Os novos materiais que a equipa de investigadores estão a desenvolver a partir da conteira têm várias potenciais aplicações, dependendo de como são aproveitadas as diferentes partes anatómicas da planta. Por exemplo, “as fibras do caule já demonstraram possuir características mecânicas capazes de competir com outras fibras naturais como o sisal, ou mesmo com as tradicionais fibras de vidro. Neste caso, a utilização mais óbvia é servirem de reforço em materiais compósitos avançados”. Mas também há lugar para aplicações menos tecnológicas, como têxteis e embalagens. Neste último setor já se desenvolveram vários protótipos, completamente ecológicos, com a flexibilidade e resistência necessárias às embalagens, tão ou mais eficientes que as de plástico, mas ao mesmo tempo tão diferenciadas que até protegem o ambiente, garantindo a sustentabilidade das gerações futuras.
Os produtos terão um tempo de vida útil, compatível com a satisfação e utilidade a que se destinam, respetivamente. No entretanto, após utilização, começam a ceder numa deterioração entre 45 a 90 dias colocados na terra, ou encurtam o prazo para 30 dias se colocados em água até à decomposição total.
No final do ciclo de vida, servem de fertilizante como adubo natural, criando mais nutrientes para a terra, numa clara dimensão de economia circular.

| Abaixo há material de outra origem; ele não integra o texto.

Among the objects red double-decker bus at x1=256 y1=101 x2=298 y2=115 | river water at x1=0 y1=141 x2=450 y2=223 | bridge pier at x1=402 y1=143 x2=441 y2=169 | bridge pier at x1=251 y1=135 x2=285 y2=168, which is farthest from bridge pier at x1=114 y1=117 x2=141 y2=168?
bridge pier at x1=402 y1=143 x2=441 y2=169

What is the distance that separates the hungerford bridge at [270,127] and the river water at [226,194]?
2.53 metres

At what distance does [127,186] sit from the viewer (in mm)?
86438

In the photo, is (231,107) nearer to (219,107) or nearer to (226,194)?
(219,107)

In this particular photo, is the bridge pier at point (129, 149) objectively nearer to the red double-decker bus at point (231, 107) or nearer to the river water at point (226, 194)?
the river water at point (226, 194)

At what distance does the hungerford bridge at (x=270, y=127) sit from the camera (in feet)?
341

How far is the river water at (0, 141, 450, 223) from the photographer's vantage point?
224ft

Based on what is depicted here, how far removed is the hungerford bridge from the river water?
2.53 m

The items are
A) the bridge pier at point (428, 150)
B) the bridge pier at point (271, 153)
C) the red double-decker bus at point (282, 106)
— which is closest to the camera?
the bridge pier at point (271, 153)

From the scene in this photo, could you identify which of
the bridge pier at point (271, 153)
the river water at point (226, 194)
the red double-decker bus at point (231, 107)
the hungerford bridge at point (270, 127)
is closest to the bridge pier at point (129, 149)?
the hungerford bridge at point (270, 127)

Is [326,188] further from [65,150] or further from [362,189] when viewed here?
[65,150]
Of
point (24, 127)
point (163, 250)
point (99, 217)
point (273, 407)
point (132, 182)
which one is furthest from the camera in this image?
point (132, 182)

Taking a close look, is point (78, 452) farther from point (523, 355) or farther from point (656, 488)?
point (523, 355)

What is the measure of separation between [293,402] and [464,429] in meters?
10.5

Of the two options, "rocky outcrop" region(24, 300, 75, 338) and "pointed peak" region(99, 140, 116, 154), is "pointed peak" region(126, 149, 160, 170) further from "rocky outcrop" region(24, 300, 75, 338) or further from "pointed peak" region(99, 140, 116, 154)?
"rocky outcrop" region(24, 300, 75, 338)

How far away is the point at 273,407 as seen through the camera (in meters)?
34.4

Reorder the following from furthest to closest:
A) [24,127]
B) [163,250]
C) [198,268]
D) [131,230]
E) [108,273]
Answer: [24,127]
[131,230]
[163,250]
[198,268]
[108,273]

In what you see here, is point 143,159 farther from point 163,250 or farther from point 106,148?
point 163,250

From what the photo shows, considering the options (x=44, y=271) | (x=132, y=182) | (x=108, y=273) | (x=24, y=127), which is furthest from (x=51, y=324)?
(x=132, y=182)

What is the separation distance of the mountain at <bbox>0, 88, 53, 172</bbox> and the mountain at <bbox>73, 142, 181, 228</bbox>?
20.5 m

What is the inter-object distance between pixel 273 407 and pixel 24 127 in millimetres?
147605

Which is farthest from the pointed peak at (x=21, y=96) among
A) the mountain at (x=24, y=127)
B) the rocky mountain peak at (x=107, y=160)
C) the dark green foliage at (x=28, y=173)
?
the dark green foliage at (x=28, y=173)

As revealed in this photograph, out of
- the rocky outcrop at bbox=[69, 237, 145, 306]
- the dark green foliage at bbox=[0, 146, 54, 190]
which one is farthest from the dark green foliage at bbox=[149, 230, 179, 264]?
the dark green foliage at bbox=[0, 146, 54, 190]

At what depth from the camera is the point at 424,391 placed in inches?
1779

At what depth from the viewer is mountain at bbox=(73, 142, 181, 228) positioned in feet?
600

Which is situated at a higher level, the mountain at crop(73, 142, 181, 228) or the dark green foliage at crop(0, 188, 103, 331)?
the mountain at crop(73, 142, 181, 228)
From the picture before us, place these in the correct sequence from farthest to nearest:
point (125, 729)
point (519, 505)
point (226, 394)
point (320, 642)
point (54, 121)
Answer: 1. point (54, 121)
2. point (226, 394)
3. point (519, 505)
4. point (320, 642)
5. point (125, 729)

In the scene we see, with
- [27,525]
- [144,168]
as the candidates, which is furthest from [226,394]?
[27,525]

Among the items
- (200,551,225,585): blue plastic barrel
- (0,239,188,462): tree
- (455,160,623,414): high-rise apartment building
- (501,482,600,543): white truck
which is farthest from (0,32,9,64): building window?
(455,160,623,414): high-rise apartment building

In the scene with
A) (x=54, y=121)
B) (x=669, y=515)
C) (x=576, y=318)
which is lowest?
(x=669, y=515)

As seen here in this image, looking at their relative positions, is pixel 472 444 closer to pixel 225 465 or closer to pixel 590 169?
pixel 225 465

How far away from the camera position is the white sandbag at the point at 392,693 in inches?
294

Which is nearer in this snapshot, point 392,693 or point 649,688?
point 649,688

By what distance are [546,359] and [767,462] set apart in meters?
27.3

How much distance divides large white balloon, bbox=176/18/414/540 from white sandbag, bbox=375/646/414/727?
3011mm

Ao envolver-se neste projeto de investigação referente à conteira, a Cooperativa União Agrícola sabia do seu potencial, e continua a acreditar que o resultado final será bom para toda a sociedade, nomeadamente, para os agricultores que são prejudicados com a proliferação de conteiras. “Aguardamos que o produto final vá ao encontro das necessidades do consumidor moderno, que cada vez mais entende que o ambiente deve ser uma preocupação de todos. Este projeto de investigação ainda está a decorrer, e após o seu términus a produção e comercialização do produto final deve ser uma realidade”, conclui a equipa do Innovation Green Azores.